Task details
Copy the Form 8-K/A cover page below in full, reproducing every line of it without changes.

Provided passage
**********
July 21, 2016 12:20 PM EDT

 

 

SECURITIES AND EXCHANGE COMMISSION

Washington, D.C. 20549

 

 

FORM 8-K/A

(Amendment No. 1)

 

 

Current Report

Pursuant to Section 13 or 15(d)

of The Securities Exchange Act of 1934

Date of Report (Date of Earliest Event Reported): May 17, 2016

 

 

BANK OF THE JAMES FINANCIAL GROUP, INC.

(Exact Name of Registrant as Specified in Its Charter)

 

 

 

Virginia   001-35402   20-0500300

(State or other jurisdiction of

incorporation or organization)

 

(Commission

File Number)

 

(I.R.S. Employer

Identification No.)

828 Main Street, Lynchburg, VA   24504
(Address of principal executive offices)   (Zip Code)

(434) 846-2000

(Registrant’s telephone number, including area code)

 

 

Check the appropriate box below if the Form 8-K filing is intended to simultaneously satisfy the filing obligation of the registrant under any of the following provisions:

 

  ¨ Written communications pursuant to Rule 425 under the Securities Act (17 CFR 230.425)
**********
[Data extracted from a collection]

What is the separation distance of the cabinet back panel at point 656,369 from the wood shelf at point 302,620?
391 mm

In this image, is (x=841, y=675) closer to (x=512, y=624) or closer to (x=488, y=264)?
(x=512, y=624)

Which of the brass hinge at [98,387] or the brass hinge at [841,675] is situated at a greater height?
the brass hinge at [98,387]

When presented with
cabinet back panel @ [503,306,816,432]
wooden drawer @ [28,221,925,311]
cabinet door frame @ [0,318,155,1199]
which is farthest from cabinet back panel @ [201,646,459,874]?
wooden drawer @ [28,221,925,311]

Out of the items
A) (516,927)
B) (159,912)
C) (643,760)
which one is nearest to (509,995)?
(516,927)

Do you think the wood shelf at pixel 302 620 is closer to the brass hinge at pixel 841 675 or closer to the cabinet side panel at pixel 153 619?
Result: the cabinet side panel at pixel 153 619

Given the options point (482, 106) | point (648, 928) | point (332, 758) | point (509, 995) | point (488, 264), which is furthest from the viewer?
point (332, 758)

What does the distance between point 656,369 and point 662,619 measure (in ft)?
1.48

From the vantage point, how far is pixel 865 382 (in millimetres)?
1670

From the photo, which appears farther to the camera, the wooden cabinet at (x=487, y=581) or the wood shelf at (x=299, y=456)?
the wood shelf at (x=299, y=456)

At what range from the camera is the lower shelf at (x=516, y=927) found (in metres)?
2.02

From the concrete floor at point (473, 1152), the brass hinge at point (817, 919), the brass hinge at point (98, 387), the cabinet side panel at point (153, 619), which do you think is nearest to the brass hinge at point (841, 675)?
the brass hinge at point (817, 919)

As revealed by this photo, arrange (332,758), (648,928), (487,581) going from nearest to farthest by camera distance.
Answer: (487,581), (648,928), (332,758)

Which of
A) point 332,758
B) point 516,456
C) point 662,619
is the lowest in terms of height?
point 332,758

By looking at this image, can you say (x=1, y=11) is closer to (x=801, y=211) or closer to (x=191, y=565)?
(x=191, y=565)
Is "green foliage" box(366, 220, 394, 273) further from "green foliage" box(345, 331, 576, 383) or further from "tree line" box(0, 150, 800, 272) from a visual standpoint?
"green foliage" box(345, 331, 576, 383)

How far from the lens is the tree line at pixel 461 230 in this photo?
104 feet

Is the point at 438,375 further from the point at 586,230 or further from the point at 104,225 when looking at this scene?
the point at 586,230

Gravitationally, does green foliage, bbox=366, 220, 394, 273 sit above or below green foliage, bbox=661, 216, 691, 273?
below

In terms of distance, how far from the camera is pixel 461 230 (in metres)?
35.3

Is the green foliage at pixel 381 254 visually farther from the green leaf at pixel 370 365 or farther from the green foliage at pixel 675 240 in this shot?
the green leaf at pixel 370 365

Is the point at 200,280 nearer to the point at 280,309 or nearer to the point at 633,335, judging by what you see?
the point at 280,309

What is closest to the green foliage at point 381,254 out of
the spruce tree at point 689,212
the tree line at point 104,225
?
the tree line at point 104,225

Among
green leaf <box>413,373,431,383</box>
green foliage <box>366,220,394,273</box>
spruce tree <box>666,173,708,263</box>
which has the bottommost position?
**********
Right answer
July 21, 2016 12:20 PM EDT

 

 

SECURITIES AND EXCHANGE COMMISSION

Washington, D.C. 20549

 

 

FORM 8-K/A

(Amendment No. 1)

 

 

Current Report

Pursuant to Section 13 or 15(d)

of The Securities Exchange Act of 1934

Date of Report (Date of Earliest Event Reported): May 17, 2016

 

 

BANK OF THE JAMES FINANCIAL GROUP, INC.

(Exact Name of Registrant as Specified in Its Charter)

 

 

 

Virginia   001-35402   20-0500300

(State or other jurisdiction of

incorporation or organization)

 

(Commission

File Number)

 

(I.R.S. Employer

Identification No.)

828 Main Street, Lynchburg, VA   24504
(Address of principal executive offices)   (Zip Code)

(434) 846-2000

(Registrant’s telephone number, including area code)

 

 

Check the appropriate box below if the Form 8-K filing is intended to simultaneously satisfy the filing obligation of the registrant under any of the following provisions:

 

  ¨ Written communications pursuant to Rule 425 under the Securities Act (17 CFR 230.425)